→ **Requirement**: Transcribe every one of the following records line for line, with no changes.
━━━━━ Data excerpts ━━━━━
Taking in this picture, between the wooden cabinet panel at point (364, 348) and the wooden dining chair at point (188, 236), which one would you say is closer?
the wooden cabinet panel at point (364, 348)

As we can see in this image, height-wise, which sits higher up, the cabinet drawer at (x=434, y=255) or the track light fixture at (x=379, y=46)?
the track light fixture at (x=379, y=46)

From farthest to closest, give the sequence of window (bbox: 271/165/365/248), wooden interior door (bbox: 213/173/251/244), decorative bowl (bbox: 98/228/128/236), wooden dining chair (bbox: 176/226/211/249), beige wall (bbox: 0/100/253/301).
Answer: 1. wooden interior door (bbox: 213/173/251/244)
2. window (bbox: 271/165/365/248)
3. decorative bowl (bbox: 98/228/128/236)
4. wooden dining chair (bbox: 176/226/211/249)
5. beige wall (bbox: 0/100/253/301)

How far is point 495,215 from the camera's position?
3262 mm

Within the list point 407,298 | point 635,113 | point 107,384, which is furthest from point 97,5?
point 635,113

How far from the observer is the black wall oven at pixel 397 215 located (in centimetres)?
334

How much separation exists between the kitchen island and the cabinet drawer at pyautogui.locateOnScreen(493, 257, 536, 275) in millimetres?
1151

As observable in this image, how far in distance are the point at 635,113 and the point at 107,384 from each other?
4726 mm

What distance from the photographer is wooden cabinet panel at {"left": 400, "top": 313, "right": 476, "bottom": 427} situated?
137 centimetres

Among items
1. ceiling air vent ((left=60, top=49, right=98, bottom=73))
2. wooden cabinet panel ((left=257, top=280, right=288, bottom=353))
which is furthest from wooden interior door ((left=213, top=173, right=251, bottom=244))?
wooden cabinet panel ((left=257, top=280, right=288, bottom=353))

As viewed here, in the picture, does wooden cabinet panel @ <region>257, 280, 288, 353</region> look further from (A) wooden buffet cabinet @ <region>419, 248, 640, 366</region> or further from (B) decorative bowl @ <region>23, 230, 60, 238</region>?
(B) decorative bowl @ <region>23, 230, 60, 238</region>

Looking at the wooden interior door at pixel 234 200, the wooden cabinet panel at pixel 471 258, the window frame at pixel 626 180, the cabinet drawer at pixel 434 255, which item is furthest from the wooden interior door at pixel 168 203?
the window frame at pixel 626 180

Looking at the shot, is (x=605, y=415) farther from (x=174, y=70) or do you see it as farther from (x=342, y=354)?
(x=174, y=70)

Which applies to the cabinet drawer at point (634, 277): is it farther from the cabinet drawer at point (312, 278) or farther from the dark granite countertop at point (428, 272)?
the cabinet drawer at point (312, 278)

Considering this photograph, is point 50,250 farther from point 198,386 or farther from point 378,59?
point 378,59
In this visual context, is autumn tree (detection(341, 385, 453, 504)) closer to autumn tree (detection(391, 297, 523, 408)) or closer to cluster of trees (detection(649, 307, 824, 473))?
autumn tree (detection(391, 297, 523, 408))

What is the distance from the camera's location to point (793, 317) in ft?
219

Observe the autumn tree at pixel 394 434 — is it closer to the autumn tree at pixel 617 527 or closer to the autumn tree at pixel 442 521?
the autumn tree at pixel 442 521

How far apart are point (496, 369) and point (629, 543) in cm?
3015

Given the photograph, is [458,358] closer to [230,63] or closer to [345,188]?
━━━━━
→ **Output below**:
Taking in this picture, between the wooden cabinet panel at point (364, 348) and the wooden dining chair at point (188, 236), which one would you say is closer?
the wooden cabinet panel at point (364, 348)

As we can see in this image, height-wise, which sits higher up, the cabinet drawer at (x=434, y=255) or the track light fixture at (x=379, y=46)?
the track light fixture at (x=379, y=46)

From farthest to closest, give the sequence of window (bbox: 271/165/365/248), wooden interior door (bbox: 213/173/251/244), decorative bowl (bbox: 98/228/128/236), wooden dining chair (bbox: 176/226/211/249), beige wall (bbox: 0/100/253/301).
Answer: 1. wooden interior door (bbox: 213/173/251/244)
2. window (bbox: 271/165/365/248)
3. decorative bowl (bbox: 98/228/128/236)
4. wooden dining chair (bbox: 176/226/211/249)
5. beige wall (bbox: 0/100/253/301)

How far is point 495,215 from the camera's position?
3262 mm

Within the list point 407,298 | point 635,113 | point 107,384, which is furthest from point 97,5?
point 635,113

How far from the observer is the black wall oven at pixel 397 215 located (in centimetres)?
334

How much separation exists between the kitchen island and the cabinet drawer at pyautogui.locateOnScreen(493, 257, 536, 275) in millimetres?
1151

As observable in this image, how far in distance are the point at 635,113 and the point at 107,384 from each other?
4726 mm

What distance from the photographer is wooden cabinet panel at {"left": 400, "top": 313, "right": 476, "bottom": 427} situated?
137 centimetres

Among items
1. ceiling air vent ((left=60, top=49, right=98, bottom=73))
2. wooden cabinet panel ((left=257, top=280, right=288, bottom=353))
which is furthest from wooden interior door ((left=213, top=173, right=251, bottom=244))?
wooden cabinet panel ((left=257, top=280, right=288, bottom=353))

As viewed here, in the picture, does wooden cabinet panel @ <region>257, 280, 288, 353</region> look further from (A) wooden buffet cabinet @ <region>419, 248, 640, 366</region> or further from (B) decorative bowl @ <region>23, 230, 60, 238</region>?
(B) decorative bowl @ <region>23, 230, 60, 238</region>

Looking at the wooden interior door at pixel 234 200, the wooden cabinet panel at pixel 471 258, the window frame at pixel 626 180, the cabinet drawer at pixel 434 255, which item is furthest from the wooden interior door at pixel 168 203?
the window frame at pixel 626 180

Looking at the shot, is (x=605, y=415) farther from (x=174, y=70) or do you see it as farther from (x=342, y=354)?
(x=174, y=70)

Which applies to the cabinet drawer at point (634, 277): is it farther from the cabinet drawer at point (312, 278) or farther from the dark granite countertop at point (428, 272)?
the cabinet drawer at point (312, 278)

Considering this photograph, is point 50,250 farther from point 198,386 or farther from point 378,59?
point 378,59
In this visual context, is autumn tree (detection(341, 385, 453, 504)) closer to autumn tree (detection(391, 297, 523, 408)) or closer to cluster of trees (detection(649, 307, 824, 473))?
autumn tree (detection(391, 297, 523, 408))

What is the distance from the camera's location to point (793, 317) in ft?
219

Observe the autumn tree at pixel 394 434 — is it closer to the autumn tree at pixel 617 527 or closer to the autumn tree at pixel 442 521?
the autumn tree at pixel 442 521

How far apart are point (496, 369) and point (629, 543) in cm?
3015

Given the photograph, is [458,358] closer to [230,63] or closer to [345,188]?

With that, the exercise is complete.